▶ What to do
Could you write out all the entries below again with every "camera" replaced by "viewer", keeping everything else the same and leaving out the pictures?

▶ Data provided
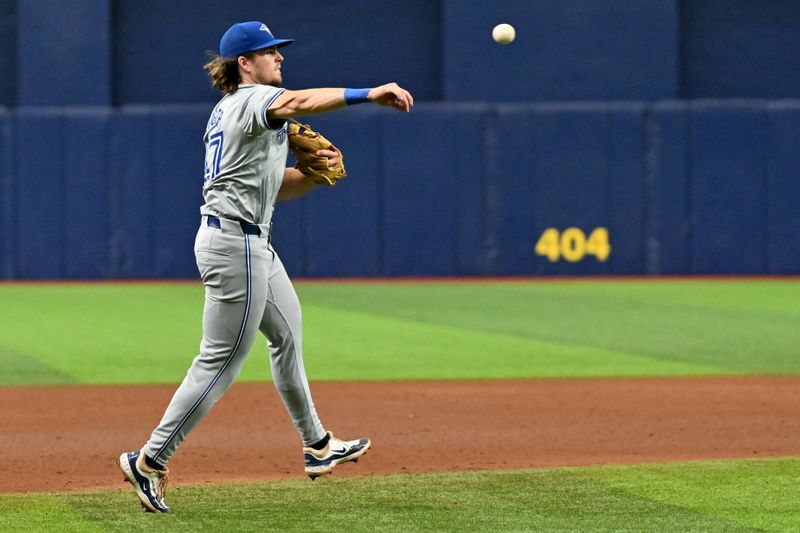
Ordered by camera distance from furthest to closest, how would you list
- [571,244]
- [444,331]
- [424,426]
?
[571,244] < [444,331] < [424,426]

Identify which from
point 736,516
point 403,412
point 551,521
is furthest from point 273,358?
point 403,412

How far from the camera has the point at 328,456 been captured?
21.2 feet

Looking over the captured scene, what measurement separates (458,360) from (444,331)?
7.02 feet

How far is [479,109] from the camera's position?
22.0 meters

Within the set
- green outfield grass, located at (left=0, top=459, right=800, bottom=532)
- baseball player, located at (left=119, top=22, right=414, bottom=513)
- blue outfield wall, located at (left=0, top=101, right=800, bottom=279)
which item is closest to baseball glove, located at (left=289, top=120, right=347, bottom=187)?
baseball player, located at (left=119, top=22, right=414, bottom=513)

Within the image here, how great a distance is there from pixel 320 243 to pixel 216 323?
627 inches

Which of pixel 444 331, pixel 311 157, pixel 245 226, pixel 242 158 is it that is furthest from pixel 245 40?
pixel 444 331

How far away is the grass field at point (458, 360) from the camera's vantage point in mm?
5801

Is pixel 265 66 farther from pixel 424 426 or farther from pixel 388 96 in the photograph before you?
pixel 424 426

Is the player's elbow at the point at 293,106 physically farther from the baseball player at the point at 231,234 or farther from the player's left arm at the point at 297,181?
the player's left arm at the point at 297,181

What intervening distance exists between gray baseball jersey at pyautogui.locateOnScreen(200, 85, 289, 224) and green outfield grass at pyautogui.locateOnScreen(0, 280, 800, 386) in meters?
5.20

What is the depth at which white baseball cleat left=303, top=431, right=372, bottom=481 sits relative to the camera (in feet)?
21.2

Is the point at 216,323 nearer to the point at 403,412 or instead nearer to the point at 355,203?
the point at 403,412

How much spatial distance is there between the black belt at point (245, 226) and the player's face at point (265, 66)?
59cm
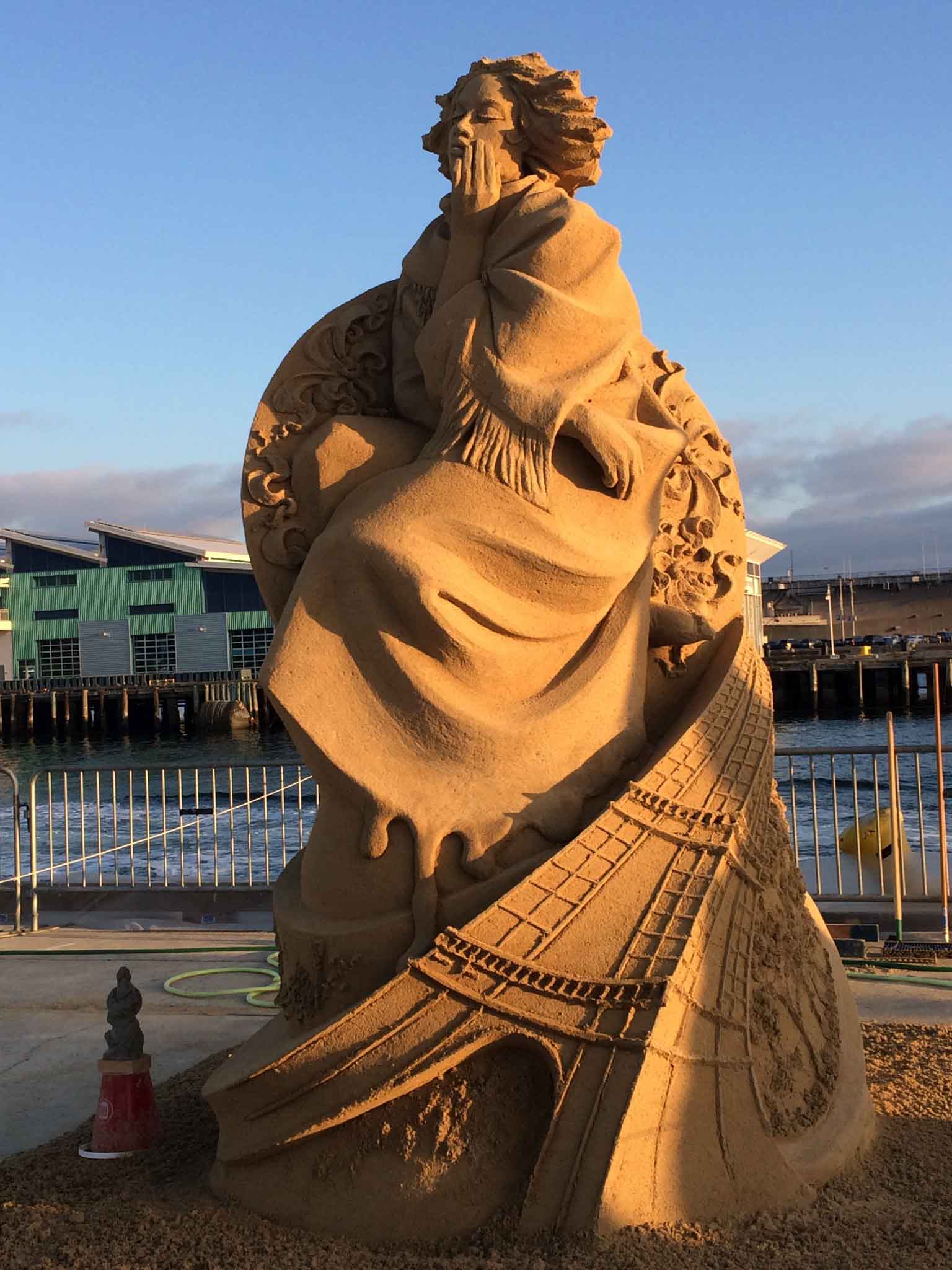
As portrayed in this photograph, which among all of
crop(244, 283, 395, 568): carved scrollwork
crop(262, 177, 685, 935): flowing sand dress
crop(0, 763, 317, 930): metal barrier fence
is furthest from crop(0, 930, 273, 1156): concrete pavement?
crop(244, 283, 395, 568): carved scrollwork

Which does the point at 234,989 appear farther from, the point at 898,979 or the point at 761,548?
the point at 761,548

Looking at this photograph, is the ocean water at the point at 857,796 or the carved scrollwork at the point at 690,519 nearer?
the carved scrollwork at the point at 690,519

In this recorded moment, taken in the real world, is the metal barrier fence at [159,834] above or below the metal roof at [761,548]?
below

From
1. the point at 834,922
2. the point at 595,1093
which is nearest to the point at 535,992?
the point at 595,1093

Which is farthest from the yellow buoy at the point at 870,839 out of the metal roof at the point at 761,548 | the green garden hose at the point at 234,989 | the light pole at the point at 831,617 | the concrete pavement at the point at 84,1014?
the light pole at the point at 831,617

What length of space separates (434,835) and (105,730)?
3971 centimetres

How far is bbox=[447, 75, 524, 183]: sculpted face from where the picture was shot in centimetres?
370

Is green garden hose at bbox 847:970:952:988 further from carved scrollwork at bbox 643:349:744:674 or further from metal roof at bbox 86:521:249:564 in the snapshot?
metal roof at bbox 86:521:249:564

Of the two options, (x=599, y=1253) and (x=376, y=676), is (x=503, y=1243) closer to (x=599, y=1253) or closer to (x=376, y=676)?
(x=599, y=1253)

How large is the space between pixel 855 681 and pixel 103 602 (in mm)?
26137

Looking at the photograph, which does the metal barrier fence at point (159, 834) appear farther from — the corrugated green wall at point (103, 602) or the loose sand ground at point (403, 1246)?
the corrugated green wall at point (103, 602)

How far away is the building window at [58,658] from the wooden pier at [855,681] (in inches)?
938

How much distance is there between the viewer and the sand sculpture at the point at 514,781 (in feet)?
9.93

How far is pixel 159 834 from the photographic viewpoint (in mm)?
9281
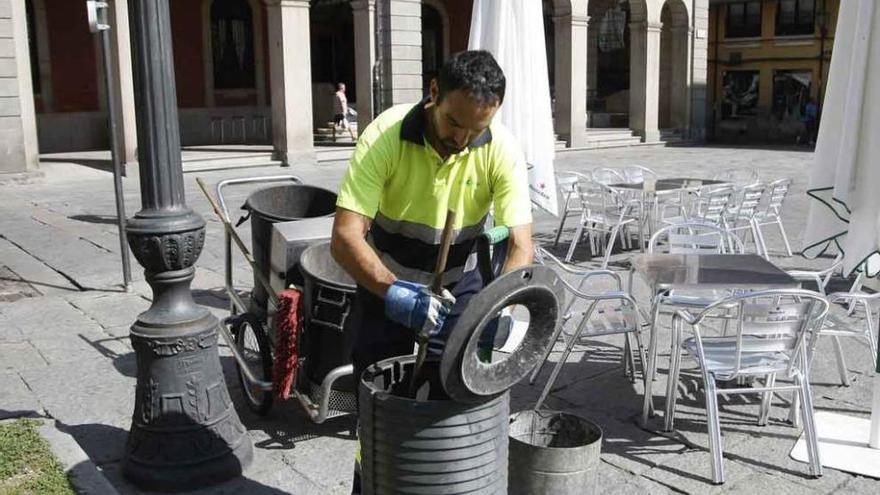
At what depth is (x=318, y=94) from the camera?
24.4 meters

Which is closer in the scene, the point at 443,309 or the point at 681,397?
the point at 443,309

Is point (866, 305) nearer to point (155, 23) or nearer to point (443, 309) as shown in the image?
point (443, 309)

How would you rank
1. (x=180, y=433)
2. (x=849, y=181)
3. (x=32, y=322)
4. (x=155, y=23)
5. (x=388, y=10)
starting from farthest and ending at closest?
(x=388, y=10)
(x=32, y=322)
(x=849, y=181)
(x=180, y=433)
(x=155, y=23)

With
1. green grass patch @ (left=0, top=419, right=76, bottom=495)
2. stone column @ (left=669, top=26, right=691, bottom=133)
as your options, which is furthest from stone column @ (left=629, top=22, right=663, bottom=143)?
green grass patch @ (left=0, top=419, right=76, bottom=495)

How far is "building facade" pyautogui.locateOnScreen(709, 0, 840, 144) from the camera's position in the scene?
94.9 ft

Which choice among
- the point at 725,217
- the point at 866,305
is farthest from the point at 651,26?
the point at 866,305

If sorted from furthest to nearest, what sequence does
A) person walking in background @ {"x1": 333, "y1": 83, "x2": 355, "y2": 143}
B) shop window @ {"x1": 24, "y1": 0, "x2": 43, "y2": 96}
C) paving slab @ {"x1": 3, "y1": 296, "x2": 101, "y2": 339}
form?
1. person walking in background @ {"x1": 333, "y1": 83, "x2": 355, "y2": 143}
2. shop window @ {"x1": 24, "y1": 0, "x2": 43, "y2": 96}
3. paving slab @ {"x1": 3, "y1": 296, "x2": 101, "y2": 339}

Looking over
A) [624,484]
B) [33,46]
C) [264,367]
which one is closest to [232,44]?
[33,46]

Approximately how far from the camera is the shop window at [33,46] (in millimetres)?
18688

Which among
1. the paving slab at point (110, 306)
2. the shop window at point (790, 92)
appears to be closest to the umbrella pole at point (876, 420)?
the paving slab at point (110, 306)

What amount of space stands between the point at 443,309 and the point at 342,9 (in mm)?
24282

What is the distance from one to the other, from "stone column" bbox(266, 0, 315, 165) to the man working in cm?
1406

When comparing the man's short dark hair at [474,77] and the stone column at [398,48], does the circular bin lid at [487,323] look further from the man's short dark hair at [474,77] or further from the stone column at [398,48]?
the stone column at [398,48]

▶ Final result
Ordered by viewer distance from furthest to closest, how would you list
- [571,244]
- [444,331]
- [424,426]
?
[571,244] < [444,331] < [424,426]

Identify which from
point 736,516
point 403,412
point 551,521
is furthest from point 273,358?
point 403,412

How far from the viewer has the point at 328,456 been captured?
21.2 feet

Looking over the captured scene, what measurement separates (458,360) from (444,331)?
7.02 feet

How far is [479,109] from the viewer's position?
22.0 meters

Within the set
- green outfield grass, located at (left=0, top=459, right=800, bottom=532)
- baseball player, located at (left=119, top=22, right=414, bottom=513)
- blue outfield wall, located at (left=0, top=101, right=800, bottom=279)
which item is closest to baseball glove, located at (left=289, top=120, right=347, bottom=187)?
baseball player, located at (left=119, top=22, right=414, bottom=513)

Within the image here, how great a distance is there from pixel 320 243 to pixel 216 323?
627 inches

Which of pixel 444 331, pixel 311 157, pixel 245 226, pixel 242 158 is it that is furthest from pixel 245 40?
pixel 444 331

How far away is the grass field at point (458, 360) from the viewer's vantage point in mm?
5801

Is pixel 265 66 farther from pixel 424 426 or farther from pixel 388 96 in the photograph before you?
pixel 424 426

Is the player's elbow at the point at 293,106 physically farther from the baseball player at the point at 231,234 or farther from the player's left arm at the point at 297,181?
the player's left arm at the point at 297,181

What intervening distance exists between gray baseball jersey at pyautogui.locateOnScreen(200, 85, 289, 224) and green outfield grass at pyautogui.locateOnScreen(0, 280, 800, 386) in meters?
5.20

What is the depth at which white baseball cleat left=303, top=431, right=372, bottom=481 sits relative to the viewer (in feet)?
21.2

Is the point at 216,323 nearer to the point at 403,412 or instead nearer to the point at 355,203?
the point at 403,412

How much spatial distance is there between the black belt at point (245, 226) and the player's face at point (265, 66)?
59cm
As portrayed in this photograph, which among all of
crop(244, 283, 395, 568): carved scrollwork
crop(262, 177, 685, 935): flowing sand dress
crop(0, 763, 317, 930): metal barrier fence
is furthest from crop(0, 930, 273, 1156): concrete pavement?
crop(244, 283, 395, 568): carved scrollwork

Which does the point at 234,989 appear farther from, the point at 898,979 or the point at 761,548?
the point at 761,548

Looking at this photograph, is the ocean water at the point at 857,796 or the carved scrollwork at the point at 690,519 nearer?
the carved scrollwork at the point at 690,519

In this recorded moment, taken in the real world, is the metal barrier fence at [159,834] above or below the metal roof at [761,548]?
below

From
1. the point at 834,922
2. the point at 595,1093
which is nearest to the point at 535,992?
the point at 595,1093

Which is farthest from the yellow buoy at the point at 870,839 out of the metal roof at the point at 761,548 | the green garden hose at the point at 234,989 | the light pole at the point at 831,617 | the concrete pavement at the point at 84,1014?
the light pole at the point at 831,617

What length of space separates (434,835) and (105,730)?
3971 centimetres

How far is bbox=[447, 75, 524, 183]: sculpted face from where the picture was shot in centimetres?
370

Is green garden hose at bbox 847:970:952:988 further from carved scrollwork at bbox 643:349:744:674 or further from metal roof at bbox 86:521:249:564 in the snapshot?
metal roof at bbox 86:521:249:564

Of the two options, (x=599, y=1253) and (x=376, y=676), is (x=503, y=1243) closer to (x=599, y=1253) or closer to (x=376, y=676)?
(x=599, y=1253)

How large is the space between pixel 855 681 and pixel 103 602 (in mm)?
26137

Looking at the photograph, which does the metal barrier fence at point (159, 834) appear farther from — the corrugated green wall at point (103, 602) or the loose sand ground at point (403, 1246)?
the corrugated green wall at point (103, 602)

How far away is the building window at [58,658] from the wooden pier at [855,681] (in inches)?
938

How much distance is there between the viewer and the sand sculpture at the point at 514,781 (in feet)?
9.93

How far is pixel 159 834 from the photographic viewpoint (in mm)?
9281
At what depth is (x=318, y=94) from the viewer?
24.4 meters

Which is closer in the scene, the point at 443,309 or the point at 681,397?
the point at 443,309

Is point (866, 305) nearer to point (155, 23) or nearer to point (443, 309) as shown in the image?
point (443, 309)

How would you rank
1. (x=180, y=433)
2. (x=849, y=181)
3. (x=32, y=322)
4. (x=155, y=23)
5. (x=388, y=10)
starting from farthest and ending at closest?
(x=388, y=10)
(x=32, y=322)
(x=849, y=181)
(x=180, y=433)
(x=155, y=23)

With
1. green grass patch @ (left=0, top=419, right=76, bottom=495)
2. stone column @ (left=669, top=26, right=691, bottom=133)
as your options, which is furthest from stone column @ (left=629, top=22, right=663, bottom=143)?
green grass patch @ (left=0, top=419, right=76, bottom=495)

How far is "building facade" pyautogui.locateOnScreen(709, 0, 840, 144) from the viewer's position in the scene?
94.9 ft

Which choice among
- the point at 725,217
- the point at 866,305
is farthest from the point at 651,26?
the point at 866,305

If sorted from furthest to nearest, what sequence does
A) person walking in background @ {"x1": 333, "y1": 83, "x2": 355, "y2": 143}
B) shop window @ {"x1": 24, "y1": 0, "x2": 43, "y2": 96}
C) paving slab @ {"x1": 3, "y1": 296, "x2": 101, "y2": 339}
form?
1. person walking in background @ {"x1": 333, "y1": 83, "x2": 355, "y2": 143}
2. shop window @ {"x1": 24, "y1": 0, "x2": 43, "y2": 96}
3. paving slab @ {"x1": 3, "y1": 296, "x2": 101, "y2": 339}

Looking over
A) [624,484]
B) [33,46]
C) [264,367]
which one is closest to [232,44]?
[33,46]

Approximately how far from the viewer is the shop window at [33,46] (in millimetres)?
18688

Which among
1. the paving slab at point (110, 306)
2. the shop window at point (790, 92)
appears to be closest to the umbrella pole at point (876, 420)?
the paving slab at point (110, 306)

What amount of space stands between the point at 443,309 and the point at 342,9 (in mm)?
24282

What is the distance from one to the other, from "stone column" bbox(266, 0, 315, 165) to the man working in cm?
1406

When comparing the man's short dark hair at [474,77] and the stone column at [398,48], does the circular bin lid at [487,323] look further from the man's short dark hair at [474,77] or further from the stone column at [398,48]?
the stone column at [398,48]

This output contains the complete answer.